Concerto D M 1760 (**/-/*)
Concerto D m 1760 (-/-/-)
BENDA Georg Antonin
(1755-1795)
VIOLON ORCHESTRE
Concerto en si M (*/*/*)
Ce concerto baroque rappelle
plutôt Leclair que Vivaldi, en ce qui concerne la structure rythmique. Certains
motifs évoquent au contraire la thématique vivaldienne. Les mouvements sont
assez longs pour un concerto baroque. Le troisième mouvement recèle à mon avis
quelques très beaux motifs en notes redoublées et un en doubles cordes.
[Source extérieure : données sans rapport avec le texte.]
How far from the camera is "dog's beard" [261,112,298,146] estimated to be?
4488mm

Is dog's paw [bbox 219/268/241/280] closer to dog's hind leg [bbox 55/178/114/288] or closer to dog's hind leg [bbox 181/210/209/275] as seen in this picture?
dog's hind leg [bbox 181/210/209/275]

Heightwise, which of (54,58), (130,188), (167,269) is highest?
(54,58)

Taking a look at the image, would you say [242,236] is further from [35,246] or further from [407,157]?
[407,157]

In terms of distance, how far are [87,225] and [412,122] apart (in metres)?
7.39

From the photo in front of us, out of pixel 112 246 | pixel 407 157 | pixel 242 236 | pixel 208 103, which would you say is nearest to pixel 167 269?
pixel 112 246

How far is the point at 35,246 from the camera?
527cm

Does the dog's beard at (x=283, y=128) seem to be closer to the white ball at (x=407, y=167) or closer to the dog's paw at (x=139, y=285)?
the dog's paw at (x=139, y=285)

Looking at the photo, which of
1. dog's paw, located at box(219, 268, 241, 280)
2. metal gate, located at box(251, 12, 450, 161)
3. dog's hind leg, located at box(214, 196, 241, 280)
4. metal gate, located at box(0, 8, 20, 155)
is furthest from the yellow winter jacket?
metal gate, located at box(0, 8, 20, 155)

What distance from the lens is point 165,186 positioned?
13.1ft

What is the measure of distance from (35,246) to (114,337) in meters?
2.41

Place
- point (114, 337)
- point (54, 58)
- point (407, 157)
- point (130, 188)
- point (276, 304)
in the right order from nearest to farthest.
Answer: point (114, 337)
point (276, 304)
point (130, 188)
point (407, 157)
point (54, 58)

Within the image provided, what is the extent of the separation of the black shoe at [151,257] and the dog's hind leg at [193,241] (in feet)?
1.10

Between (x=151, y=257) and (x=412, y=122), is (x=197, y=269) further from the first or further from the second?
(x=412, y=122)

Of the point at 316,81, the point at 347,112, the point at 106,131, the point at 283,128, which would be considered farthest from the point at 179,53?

En
conclusion, l'œuvre me semble comporter quelques moments sublimes noyés dans un
ensemble assez terne.
BENDA Jan Jiri
(1713-1752)
VIOLON ORCHESTRE
Le style de Jiri Benda dans
cette oeuvre apparaît assez comparable à celui de Frantisek Benda, bien que
d'une moindre maturité. Une oeuvre post-baroque au lyrisme généreux, néanmoins
au violonisme mélodique assez simple, peu virtuose, en ce qui concernent les
mouvements rapides. Le rythme régulier, assez compassé, du premier mouvement le
rapprocherait plutôt des transcriptions de Bach pour violon et orchestre. Le
mouvement lent se caractérise au contraire par son élaboration motivique sans
aucune concession aux facilités du style galant. On admirera particulièrement
les résolutions mélodique,s les modulations très subtiles qu'il contient ainsi
que l'expressivité qui s'en dégage.
Concerto D M (-/**/-)
BENJAMIN Arthur (1893-1960)
PIANO ORCHESTRE
Concerto quasi una fantasia
(-/-/-)
Oeuvre présentant à mon avis un
style d'un tonalisme assez lâche, peu mélodique, d'un rythme quelque peu fatigant.
L'intérêt thématique me paraît faible. L'orchestration est souvent bruyante
malgré son classicisme. Le piano est écrit dans le même style cacophonique,
rompu parfois par un passage plus brillant. On notera dans la partie lente un
solo de trompette assez étonnant. La finale me semble très confuse.
Concertino (-)
L'œuvre apparaît plus classique
que le "Concerto quasi una fantasia", moins cacophonique et moins
bruyante à mon goût, tout en demeurant dans le même rythme incessant. On y sent
parfois l'influence du jazz.
VIOLON ORCHESTRE
Rumba jamaïca (*)
Malheureusement très très courte,
cette rumba, originalement pour orchestre, à mon avis, ne manque pas de charme.